Her master made her work all day. But she never complained. Her only interest in life was her faith and love for Allah. In fact, she was ever filled with love – ‘divine love’ – which became her ‘doctrine’ of and motive in life. All through her life, she would be consumed by that ‘divine love.’
A Simple Life of Service
Throughout her life, Rabi’a would live a simple life of poverty and abnegation. She never asked for anything from anyone – not even from Allah. Yet, it was well known that she always did favors to many around her. Today, the name – Rabi’a – has come to symbolize women of “the highest type of spirituality” and she is regarded as one of the most revered Sufi-Saints in Islam.
Humbly, she would live to be past eighty years of age and she was mourned by thousands on her passing and till to-day, her graveside in Mount Olives in Jerusalem is a favored site of visits and prayers by her countless followers, to whom she was a Sufi and a Saint – the first woman Sufi-Saint in Islam. She was a true beloved of Allah, Who, she ever said, “is always with me!”
Hazrat Rabi’a al-Basri did not leave any written work behind, so many of the poems attributed to her are of unknown origin. She is believed to have died in her early to mid-80s, around the year 801.
In My Soul In my soul there is a temple, a shrine, a mosque, a church where I kneel.
Prayer should bring us to an altar where no walls or names exist.
Is there not a region of love where the sovereignty is illumined nothing,
where ecstasy gets poured into itself and becomes lost,
where the wing is fully alive but has no mind or body?
In my soul there is a temple,
a shrine,
a mosque,
a church that dissolve,
that dissolve in God.”
― Rabia al Basri
Two old stories about Rabia Basri
A leading scholar of Basra visited Rabi'a al-Adawiyya while she was ill.
ting beside her pillow, the scholar spoke about how terrible the world was. In reply, Rabi`a told him:
"You love the world very dearly. If you did not love the world, you would not mention it so much. It is always the purchaser who first disparages what he wants to buy. If you were done with the world, you would not mention it either for good or evil. As it is, you keep mentioning it because, as the proverb says, whoever loves a thing mentions it frequently."
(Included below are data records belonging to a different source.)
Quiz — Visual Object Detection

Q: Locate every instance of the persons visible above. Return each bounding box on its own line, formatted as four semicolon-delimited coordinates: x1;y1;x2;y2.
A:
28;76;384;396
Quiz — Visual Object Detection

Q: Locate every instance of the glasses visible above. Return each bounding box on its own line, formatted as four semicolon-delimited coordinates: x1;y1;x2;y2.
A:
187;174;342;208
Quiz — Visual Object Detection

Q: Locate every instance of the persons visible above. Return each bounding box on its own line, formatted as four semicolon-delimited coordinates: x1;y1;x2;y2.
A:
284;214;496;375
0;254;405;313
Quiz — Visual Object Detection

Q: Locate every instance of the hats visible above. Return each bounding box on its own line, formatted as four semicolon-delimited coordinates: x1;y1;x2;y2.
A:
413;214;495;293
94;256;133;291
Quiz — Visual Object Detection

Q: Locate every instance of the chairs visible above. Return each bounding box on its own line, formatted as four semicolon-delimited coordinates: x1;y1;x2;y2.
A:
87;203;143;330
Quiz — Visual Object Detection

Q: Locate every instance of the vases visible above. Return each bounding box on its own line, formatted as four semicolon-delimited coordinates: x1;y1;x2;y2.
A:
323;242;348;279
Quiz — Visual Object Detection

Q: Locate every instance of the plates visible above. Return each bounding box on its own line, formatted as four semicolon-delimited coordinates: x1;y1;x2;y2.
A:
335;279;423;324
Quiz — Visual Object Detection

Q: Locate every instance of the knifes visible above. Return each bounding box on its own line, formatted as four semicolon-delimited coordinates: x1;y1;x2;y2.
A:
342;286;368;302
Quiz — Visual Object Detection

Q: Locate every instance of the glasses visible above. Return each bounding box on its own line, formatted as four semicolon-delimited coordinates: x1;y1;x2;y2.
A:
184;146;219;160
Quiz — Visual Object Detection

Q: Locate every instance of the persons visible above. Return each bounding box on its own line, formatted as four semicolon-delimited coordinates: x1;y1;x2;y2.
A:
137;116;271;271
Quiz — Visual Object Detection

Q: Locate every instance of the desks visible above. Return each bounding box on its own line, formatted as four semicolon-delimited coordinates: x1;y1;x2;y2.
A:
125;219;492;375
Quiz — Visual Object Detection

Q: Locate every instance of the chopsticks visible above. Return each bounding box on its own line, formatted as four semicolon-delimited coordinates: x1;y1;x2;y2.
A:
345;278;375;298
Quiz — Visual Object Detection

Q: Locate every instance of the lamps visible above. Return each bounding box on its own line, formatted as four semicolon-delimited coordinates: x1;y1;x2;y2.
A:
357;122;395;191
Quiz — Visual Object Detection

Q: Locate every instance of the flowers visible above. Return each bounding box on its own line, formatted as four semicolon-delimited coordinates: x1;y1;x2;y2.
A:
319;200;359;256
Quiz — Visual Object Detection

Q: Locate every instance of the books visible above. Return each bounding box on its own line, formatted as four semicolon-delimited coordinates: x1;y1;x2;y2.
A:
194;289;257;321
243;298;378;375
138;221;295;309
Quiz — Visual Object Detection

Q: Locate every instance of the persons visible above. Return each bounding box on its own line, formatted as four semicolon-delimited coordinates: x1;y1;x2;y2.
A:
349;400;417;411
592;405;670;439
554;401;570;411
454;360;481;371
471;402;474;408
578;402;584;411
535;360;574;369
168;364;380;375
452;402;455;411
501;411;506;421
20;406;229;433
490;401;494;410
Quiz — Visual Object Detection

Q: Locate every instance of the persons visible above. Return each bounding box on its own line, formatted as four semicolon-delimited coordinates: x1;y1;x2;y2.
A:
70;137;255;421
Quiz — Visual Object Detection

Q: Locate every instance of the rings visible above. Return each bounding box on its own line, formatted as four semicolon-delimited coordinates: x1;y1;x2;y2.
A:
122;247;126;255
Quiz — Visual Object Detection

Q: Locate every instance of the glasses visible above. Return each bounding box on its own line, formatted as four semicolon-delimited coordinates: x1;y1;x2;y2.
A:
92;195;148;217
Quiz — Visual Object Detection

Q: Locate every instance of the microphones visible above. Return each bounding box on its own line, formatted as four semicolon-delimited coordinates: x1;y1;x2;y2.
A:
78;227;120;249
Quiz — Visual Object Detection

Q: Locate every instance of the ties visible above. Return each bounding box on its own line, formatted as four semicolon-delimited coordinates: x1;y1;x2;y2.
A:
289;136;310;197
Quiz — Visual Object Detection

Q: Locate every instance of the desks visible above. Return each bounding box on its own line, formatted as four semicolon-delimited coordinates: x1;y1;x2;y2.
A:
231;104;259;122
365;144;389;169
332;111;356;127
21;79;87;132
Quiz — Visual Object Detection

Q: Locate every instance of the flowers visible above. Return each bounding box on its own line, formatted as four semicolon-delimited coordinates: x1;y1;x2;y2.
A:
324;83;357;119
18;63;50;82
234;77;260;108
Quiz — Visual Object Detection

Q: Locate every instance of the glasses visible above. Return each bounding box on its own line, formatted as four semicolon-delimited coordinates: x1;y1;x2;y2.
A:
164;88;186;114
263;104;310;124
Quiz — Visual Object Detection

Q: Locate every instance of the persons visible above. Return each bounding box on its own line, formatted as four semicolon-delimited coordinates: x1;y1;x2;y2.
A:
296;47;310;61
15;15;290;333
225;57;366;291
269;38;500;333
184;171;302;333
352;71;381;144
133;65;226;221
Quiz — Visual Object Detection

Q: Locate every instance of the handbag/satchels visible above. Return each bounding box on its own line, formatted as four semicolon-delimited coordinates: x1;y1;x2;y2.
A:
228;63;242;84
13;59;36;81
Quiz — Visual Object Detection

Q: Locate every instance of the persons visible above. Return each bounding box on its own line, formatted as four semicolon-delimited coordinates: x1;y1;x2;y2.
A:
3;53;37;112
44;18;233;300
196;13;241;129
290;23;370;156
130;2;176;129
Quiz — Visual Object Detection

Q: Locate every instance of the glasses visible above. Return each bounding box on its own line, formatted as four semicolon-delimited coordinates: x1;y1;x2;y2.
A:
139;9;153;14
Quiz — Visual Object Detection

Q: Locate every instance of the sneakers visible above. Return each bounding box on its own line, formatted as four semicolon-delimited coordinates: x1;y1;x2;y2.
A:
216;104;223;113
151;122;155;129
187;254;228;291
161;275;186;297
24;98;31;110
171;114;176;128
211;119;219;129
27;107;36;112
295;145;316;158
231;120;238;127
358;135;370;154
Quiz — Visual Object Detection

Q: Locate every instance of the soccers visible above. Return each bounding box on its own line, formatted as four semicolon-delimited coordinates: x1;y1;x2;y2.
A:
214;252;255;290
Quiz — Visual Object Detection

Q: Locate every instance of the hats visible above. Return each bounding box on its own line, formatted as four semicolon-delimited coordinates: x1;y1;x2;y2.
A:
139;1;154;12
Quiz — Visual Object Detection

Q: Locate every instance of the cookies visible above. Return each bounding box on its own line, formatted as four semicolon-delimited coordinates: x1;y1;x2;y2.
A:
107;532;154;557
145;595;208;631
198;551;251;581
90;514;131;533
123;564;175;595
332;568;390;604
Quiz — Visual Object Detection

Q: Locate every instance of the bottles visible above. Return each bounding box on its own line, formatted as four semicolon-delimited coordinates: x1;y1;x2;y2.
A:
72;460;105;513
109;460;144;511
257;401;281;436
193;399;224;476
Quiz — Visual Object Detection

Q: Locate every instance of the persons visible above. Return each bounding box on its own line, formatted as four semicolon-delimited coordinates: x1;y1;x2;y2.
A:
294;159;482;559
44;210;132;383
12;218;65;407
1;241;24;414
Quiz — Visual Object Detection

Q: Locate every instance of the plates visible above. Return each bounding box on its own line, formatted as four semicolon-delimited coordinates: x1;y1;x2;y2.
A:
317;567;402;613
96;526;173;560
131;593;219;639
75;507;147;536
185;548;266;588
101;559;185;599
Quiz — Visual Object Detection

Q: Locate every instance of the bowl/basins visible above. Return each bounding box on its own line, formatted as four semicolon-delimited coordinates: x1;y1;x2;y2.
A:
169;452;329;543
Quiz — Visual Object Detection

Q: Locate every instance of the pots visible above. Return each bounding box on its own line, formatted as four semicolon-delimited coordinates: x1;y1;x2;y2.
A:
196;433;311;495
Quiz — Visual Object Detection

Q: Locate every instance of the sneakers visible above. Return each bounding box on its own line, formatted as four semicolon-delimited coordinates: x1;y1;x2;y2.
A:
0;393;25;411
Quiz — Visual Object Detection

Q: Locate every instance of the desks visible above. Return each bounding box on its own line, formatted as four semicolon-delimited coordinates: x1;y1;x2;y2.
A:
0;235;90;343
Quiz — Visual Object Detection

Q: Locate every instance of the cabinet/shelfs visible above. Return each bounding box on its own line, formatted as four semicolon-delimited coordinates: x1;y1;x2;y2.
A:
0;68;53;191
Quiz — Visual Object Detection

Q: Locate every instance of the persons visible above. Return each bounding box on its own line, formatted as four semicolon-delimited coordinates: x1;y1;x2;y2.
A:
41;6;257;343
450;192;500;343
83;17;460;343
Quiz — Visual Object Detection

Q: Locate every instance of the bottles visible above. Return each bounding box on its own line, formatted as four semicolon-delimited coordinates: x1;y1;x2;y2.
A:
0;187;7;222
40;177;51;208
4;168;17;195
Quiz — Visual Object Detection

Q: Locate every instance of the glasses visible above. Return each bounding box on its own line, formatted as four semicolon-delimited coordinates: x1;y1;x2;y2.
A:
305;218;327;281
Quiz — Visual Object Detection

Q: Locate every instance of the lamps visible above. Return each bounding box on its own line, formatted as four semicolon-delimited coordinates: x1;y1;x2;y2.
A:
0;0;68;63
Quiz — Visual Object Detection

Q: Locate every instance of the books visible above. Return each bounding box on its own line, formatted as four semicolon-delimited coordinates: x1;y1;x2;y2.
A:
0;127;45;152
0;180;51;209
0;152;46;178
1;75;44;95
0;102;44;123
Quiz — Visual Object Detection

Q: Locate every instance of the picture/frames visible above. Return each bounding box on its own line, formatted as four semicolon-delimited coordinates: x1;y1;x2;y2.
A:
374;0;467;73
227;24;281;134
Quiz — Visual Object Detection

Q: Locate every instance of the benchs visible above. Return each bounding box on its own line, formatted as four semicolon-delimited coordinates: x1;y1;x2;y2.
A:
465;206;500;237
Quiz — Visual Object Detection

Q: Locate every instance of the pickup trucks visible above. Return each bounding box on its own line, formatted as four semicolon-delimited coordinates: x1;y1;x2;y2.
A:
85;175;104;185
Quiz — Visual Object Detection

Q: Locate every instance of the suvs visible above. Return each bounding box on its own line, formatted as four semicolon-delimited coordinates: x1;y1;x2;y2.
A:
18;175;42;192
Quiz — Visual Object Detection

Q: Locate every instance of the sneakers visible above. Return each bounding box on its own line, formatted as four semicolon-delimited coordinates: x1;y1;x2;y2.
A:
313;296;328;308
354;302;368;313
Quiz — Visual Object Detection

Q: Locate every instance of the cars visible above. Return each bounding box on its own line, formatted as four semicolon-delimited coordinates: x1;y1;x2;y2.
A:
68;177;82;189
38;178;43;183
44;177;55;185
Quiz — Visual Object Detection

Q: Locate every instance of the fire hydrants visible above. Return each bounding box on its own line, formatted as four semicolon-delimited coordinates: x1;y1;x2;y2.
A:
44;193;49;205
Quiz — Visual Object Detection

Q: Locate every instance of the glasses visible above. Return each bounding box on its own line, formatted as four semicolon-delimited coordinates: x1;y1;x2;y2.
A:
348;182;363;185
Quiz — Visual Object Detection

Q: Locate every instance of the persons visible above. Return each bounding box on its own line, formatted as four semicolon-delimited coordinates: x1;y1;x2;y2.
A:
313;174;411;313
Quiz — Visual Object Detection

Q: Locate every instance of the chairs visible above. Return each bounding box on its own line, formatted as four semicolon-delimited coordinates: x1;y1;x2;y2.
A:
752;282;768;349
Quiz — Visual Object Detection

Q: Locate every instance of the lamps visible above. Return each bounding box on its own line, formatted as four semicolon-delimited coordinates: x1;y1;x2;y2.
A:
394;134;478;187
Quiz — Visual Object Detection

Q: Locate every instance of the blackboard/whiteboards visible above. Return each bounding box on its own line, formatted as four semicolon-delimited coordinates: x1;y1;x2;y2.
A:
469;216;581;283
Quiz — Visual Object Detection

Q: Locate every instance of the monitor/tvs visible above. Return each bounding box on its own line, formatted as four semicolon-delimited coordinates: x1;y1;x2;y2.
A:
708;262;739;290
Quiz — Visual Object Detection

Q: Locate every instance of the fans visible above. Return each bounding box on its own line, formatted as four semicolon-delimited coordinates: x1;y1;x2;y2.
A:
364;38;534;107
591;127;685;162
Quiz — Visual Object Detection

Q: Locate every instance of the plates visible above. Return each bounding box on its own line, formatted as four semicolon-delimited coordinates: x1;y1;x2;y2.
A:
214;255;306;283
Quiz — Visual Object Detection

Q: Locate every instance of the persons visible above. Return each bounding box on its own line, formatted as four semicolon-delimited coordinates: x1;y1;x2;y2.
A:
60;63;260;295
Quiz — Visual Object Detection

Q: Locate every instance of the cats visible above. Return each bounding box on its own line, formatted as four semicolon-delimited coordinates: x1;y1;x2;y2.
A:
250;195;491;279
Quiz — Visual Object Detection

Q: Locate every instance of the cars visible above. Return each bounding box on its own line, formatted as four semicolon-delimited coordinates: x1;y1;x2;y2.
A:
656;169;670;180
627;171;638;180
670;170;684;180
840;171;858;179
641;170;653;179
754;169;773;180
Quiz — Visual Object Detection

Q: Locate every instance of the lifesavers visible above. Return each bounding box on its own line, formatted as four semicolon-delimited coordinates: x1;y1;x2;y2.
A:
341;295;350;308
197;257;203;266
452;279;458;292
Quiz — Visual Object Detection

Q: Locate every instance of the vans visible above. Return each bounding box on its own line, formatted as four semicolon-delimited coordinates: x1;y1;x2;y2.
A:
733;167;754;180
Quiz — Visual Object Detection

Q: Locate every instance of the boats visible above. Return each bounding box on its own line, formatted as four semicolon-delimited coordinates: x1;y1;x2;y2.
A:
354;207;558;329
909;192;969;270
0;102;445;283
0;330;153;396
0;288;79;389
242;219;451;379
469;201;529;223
It is reported from the famous worshiper Rabi'ah al-Adawiyya (radiAllahu anha) that she said: "I have never heard the adhaan except that I remember the caller who will announce the Day of Resurrection, and I never see the falling snow except that I imagine the flying pages of the records of peoples deeds (on that day), and I never see swarms of locusts except that I think about the Great Gathering on the Last Day."